Daniel: Today’s employers need to present compelling reasons for a candidate to accept a job offer in the absence of a face-to-face meeting. Since candidates won’t be able to visit the office to get a true feel for the physical environment, interviewers must get creative about “showing” them where they would be working. Sending prospects a short virtual tour that highlights office elements and amenities is an excellent way to stand out from other hiring companies.

Employers must also make an effort to convey the company’s brand and culture, even in initial video calls. One way to accomplish this is to share video or written testimonials from team members about why they enjoy working for the company. Also, personal touches continue to make all the difference in CRE hiring. RETS advises hiring managers to take the time for a personal touch, especially for top talent. This can be anything from a written thank-you note or a small gift/token of appreciation, to arranging a personal follow-up call with the candidate and a company executive to set the hiring company apart from its competitors.

What would you advise multifamily companies to look for in each candidate?  

Elliott: Most importantly, multifamily companies looking to hire should seek out candidates that exhibit flexibility and resilience. We are all getting used to the new normal and team members must be able to adapt to unprecedented situations gracefully. Technology skills and expertise are also essential. The industry is increasingly adopting digital processes and the ability to utilize this technology and quickly become facile with new software will be essential going forward.
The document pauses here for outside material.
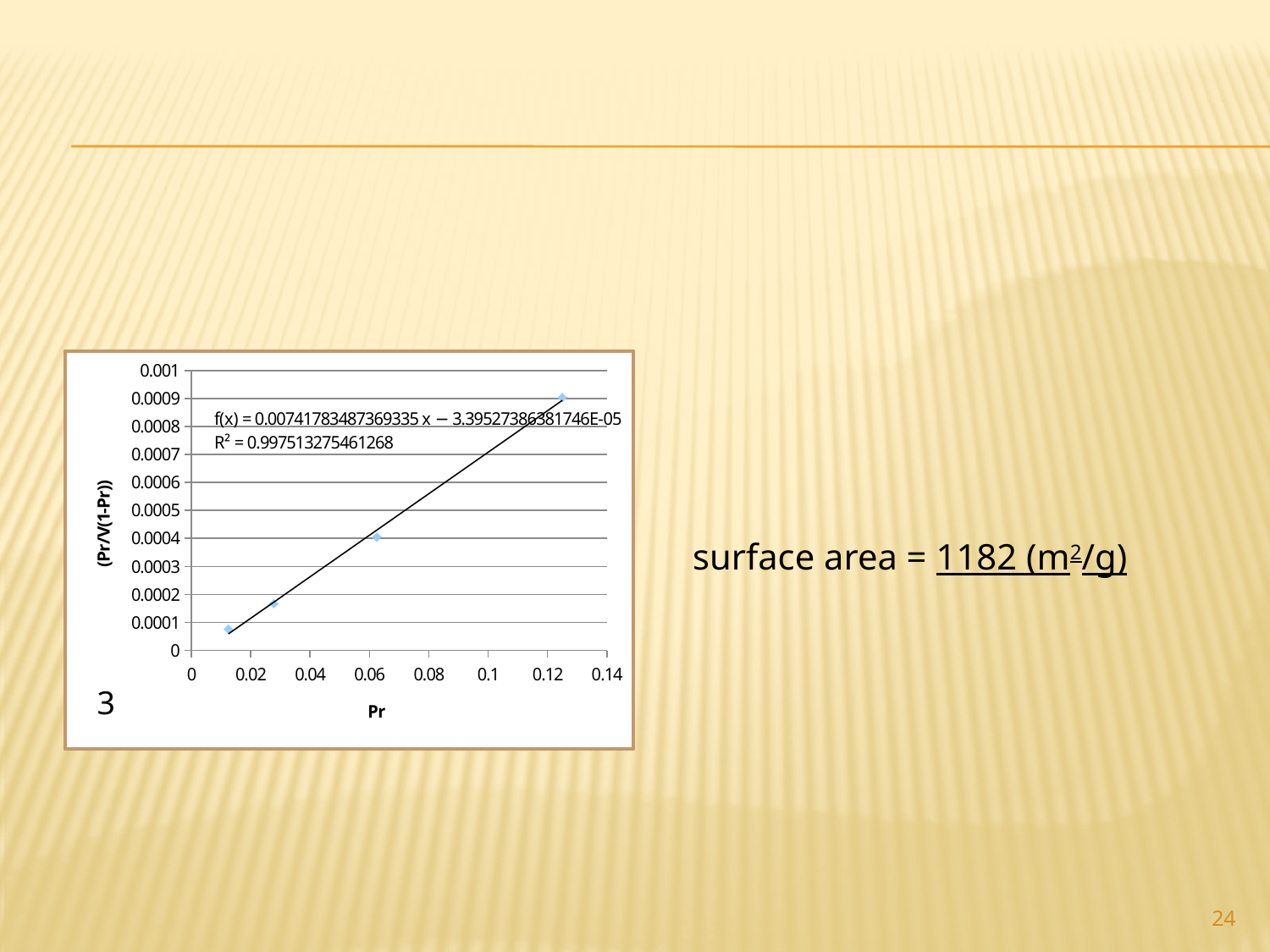
What kind of chart is shown on the slide? scatter chart Do the plotted values rise or fall as Pr increases along the x axis? rise What is the title of the x axis of the chart? Pr How many data points are plotted on the chart? 4 Which data point has the lowest y value on the chart? the leftmost point (near Pr = 0.01) What is the highest tick value shown on the x axis? 0.14 Is the value of the rightmost data point (near Pr = 0.12) greater or less than 0.0005? greater Is the value of the data point near Pr = 0.03 greater or less than 0.0003? less Which data point has the higher y value: the one near Pr = 0.06 or the one near Pr = 0.12? the one near Pr = 0.12 What is the highest tick value shown on the y axis? 0.001 What is the R² value shown on the chart? 0.997513275461268 Is the value of the leftmost data point (near Pr = 0.01) greater or less than 0.0002? less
Candidates who react well to high-pressure situations are also preferable. Multifamily property managers must be able to pivot quickly and handle many new situations, particularly given the new rules about eviction during COVID-19. For example, managers may have to allow residents who have lost their job during the pandemic to break their lease if that resident can find another affordable place to live. Interestingly, the demand for apartments has not abated during the pandemic. Therefore, filling vacancies with gainfully employed renters shouldn’t be difficult.

Is remote work in the multifamily industry sustainable in the long run?
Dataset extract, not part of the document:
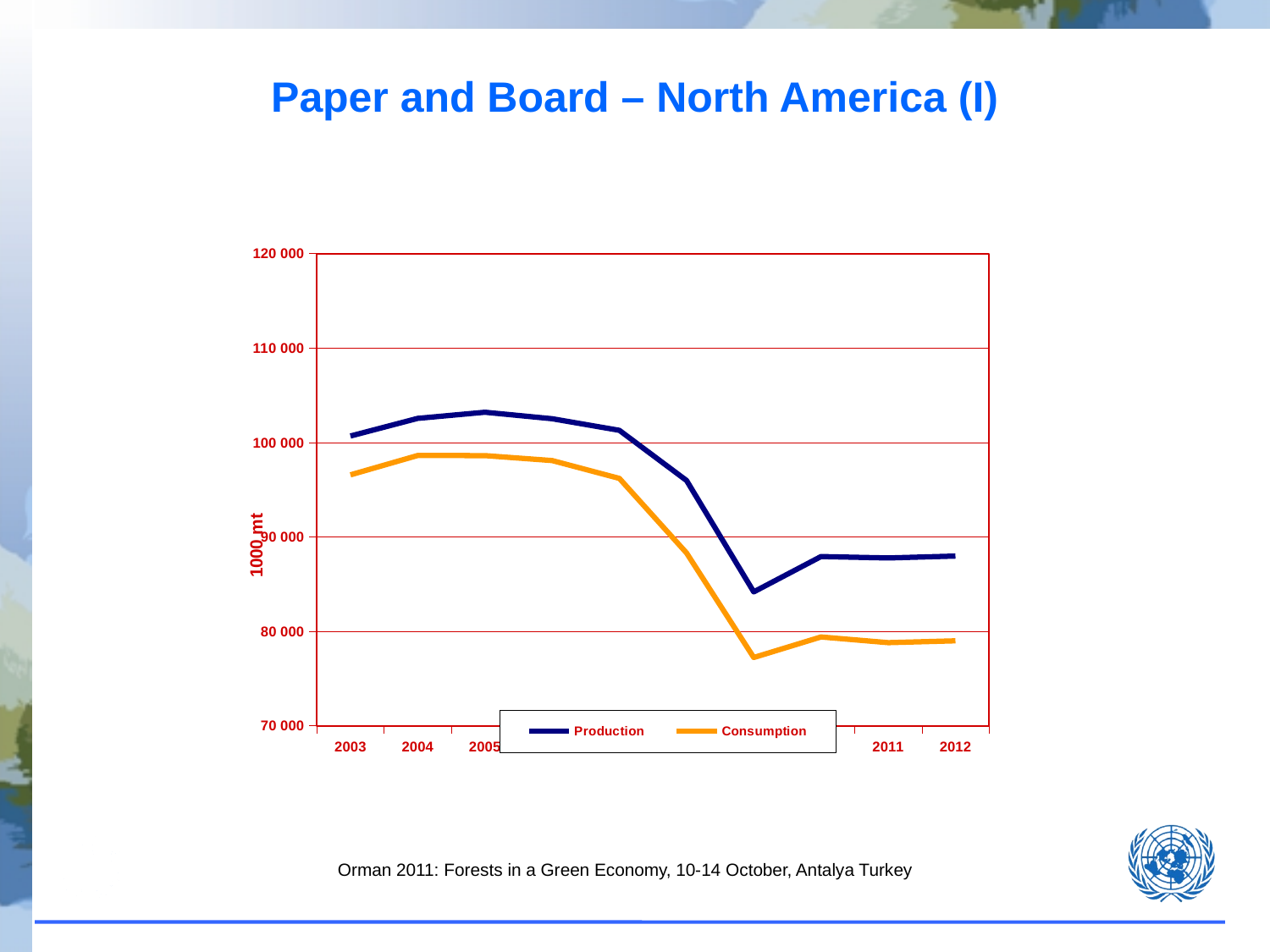
Is the Consumption value for 2003 greater or less than 100 000? less What is the title of the slide containing the chart? Paper and Board – North America (I) Is the Production value for 2004 greater or less than 100 000? greater Does Consumption overall rise or fall from 2003 to 2012? fall In which labelled year does Production reach its highest value? 2005 How many series does the legend list? 2 What unit is shown on the vertical axis label? 1000 mt In 2012, which is larger, Production or Consumption? Production Is the Production value for 2005 greater or less than 100 000? greater What kind of chart is shown on the slide? line chart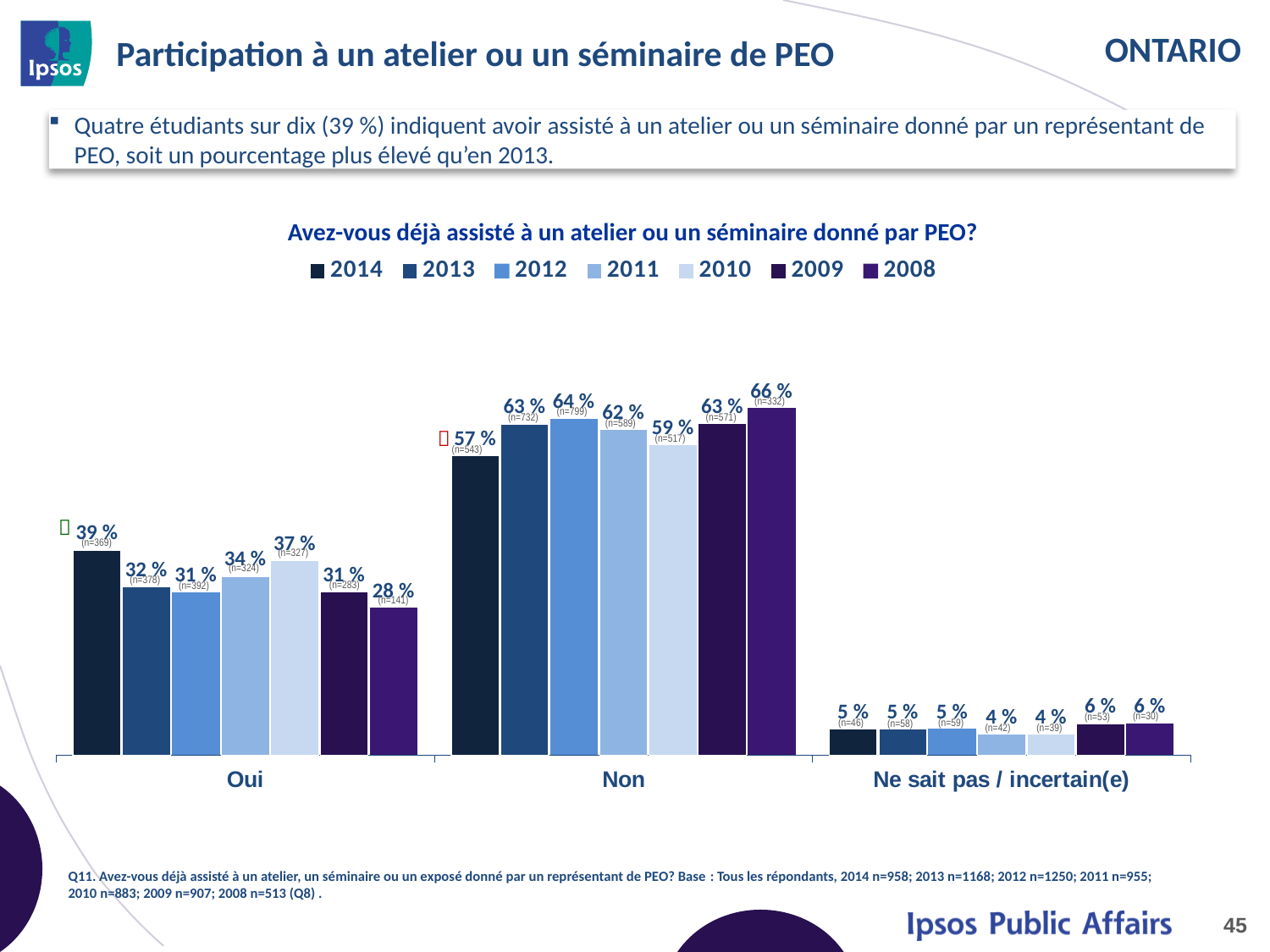
Which year has the highest value in the "Oui" category? 2014 How many series does the legend list? 7 How many categories are shown on the x axis? 3 What is the difference between the 2008 and 2014 values in the "Non" category? 9 % What percentage of respondents in 2014 answered "Oui"? 39 % What is the value for 2008 in the "Non" category? 66 % Which year has the lowest value in the "Non" category? 2014 What is the value for 2011 in the "Ne sait pas / incertain(e)" category? 4 % What is the difference between the 2014 and 2013 values in the "Oui" category? 7 % What kind of chart is shown on the slide? Bar chart Which is larger: the 2010 value for "Oui" or the 2011 value for "Oui"? 2010 What is the title of the chart? Avez-vous déjà assisté à un atelier ou un séminaire donné par PEO?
Daniel: Remote work is sustainable in the multifamily industry in the long run for some job descriptions. On the property management side, many senior-level candidates have discovered that they can do a lot more of their job from home than they realized. This is not the case for all positions, though. Multifamily owners need site-level property managers to be physically at a property to oversee and manage what is happening there. Construction and development jobs also cannot be accomplished remotely.

Whether or not remote work is sustainable in this sector long term really depends on the job requirements and how site-specific the work is. We will likely see CRE employers continue to navigate and find ways to offer remote work where possible.

When do you expect hiring in other real estate sectors, such as retail or hospitality, to pick up as well?

Daniel: Some real estate sectors, such as multifamily and industrial, have exhibited strength for many years. Others, such as retail and hospitality, were already struggling to some degree going into COVID-19 and still have many challenges ahead of them. These two sectors have been hit hardest economically by COVID-19 and it will take them longer to recover. That said, the real estate industry has a long history of reinventing itself. While a full recovery may not happen for a few years in the retail and hospitality arenas, it will happen. When it does, these sectors will likely be stronger than ever.